Exercise requirements>
Can you copy every one of these rows word for word, leaving out the pictures?

Data extract>
━━━

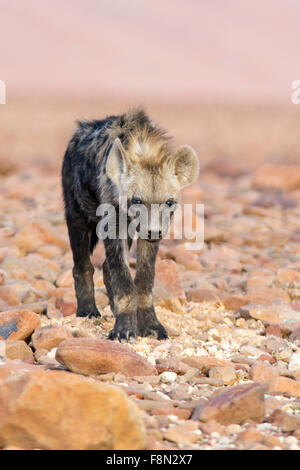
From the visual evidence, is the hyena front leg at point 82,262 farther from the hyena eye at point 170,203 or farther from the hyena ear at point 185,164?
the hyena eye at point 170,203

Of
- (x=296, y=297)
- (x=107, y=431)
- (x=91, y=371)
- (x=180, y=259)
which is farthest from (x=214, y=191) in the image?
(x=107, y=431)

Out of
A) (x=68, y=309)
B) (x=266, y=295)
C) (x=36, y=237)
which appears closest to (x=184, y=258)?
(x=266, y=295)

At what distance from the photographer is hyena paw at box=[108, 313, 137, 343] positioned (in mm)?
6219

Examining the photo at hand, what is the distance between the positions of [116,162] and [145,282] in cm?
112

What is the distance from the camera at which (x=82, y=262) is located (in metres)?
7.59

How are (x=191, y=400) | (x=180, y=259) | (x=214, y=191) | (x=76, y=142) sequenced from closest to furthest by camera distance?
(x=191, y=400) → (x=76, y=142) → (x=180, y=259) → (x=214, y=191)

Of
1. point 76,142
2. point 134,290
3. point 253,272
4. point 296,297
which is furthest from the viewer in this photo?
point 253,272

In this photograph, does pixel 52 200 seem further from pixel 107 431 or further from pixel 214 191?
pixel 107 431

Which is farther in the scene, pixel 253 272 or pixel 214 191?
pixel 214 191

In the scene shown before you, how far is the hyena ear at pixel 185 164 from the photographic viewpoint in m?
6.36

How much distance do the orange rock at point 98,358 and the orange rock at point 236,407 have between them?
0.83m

━━━

Result>
From the visual evidence, is the hyena front leg at point 82,262 farther from the hyena eye at point 170,203 or farther from the hyena ear at point 185,164?
the hyena eye at point 170,203

Of
- (x=296, y=297)
- (x=107, y=431)
- (x=91, y=371)
- (x=180, y=259)
which is farthest from (x=214, y=191) in the image?
(x=107, y=431)

Out of
A) (x=68, y=309)
B) (x=266, y=295)
C) (x=36, y=237)
which appears closest to (x=184, y=258)?
(x=266, y=295)

At what distance from the photographer is hyena paw at box=[108, 313, 137, 343] positioned (in mm)?
6219

Examining the photo at hand, what is the distance between the positions of [116,162] and [145,282] in cm?
112

What is the distance from the camera at which (x=82, y=262) is located (in metres)?
7.59

How are (x=191, y=400) | (x=180, y=259) | (x=214, y=191) | (x=76, y=142) sequenced from closest to furthest by camera distance?
(x=191, y=400) → (x=76, y=142) → (x=180, y=259) → (x=214, y=191)

Of
1. point 76,142
2. point 134,290
3. point 253,272
4. point 296,297
which is furthest from the viewer in this photo?
point 253,272

In this photograph, does pixel 52 200 seem further from pixel 107 431 or further from pixel 214 191?
pixel 107 431

Which is farther in the scene, pixel 253 272 or pixel 214 191?
pixel 214 191

In the scene shown before you, how far is the hyena ear at pixel 185 164 from the photographic viewpoint in m?
6.36

How much distance do the orange rock at point 98,358 and the orange rock at point 236,407 have between them?
0.83m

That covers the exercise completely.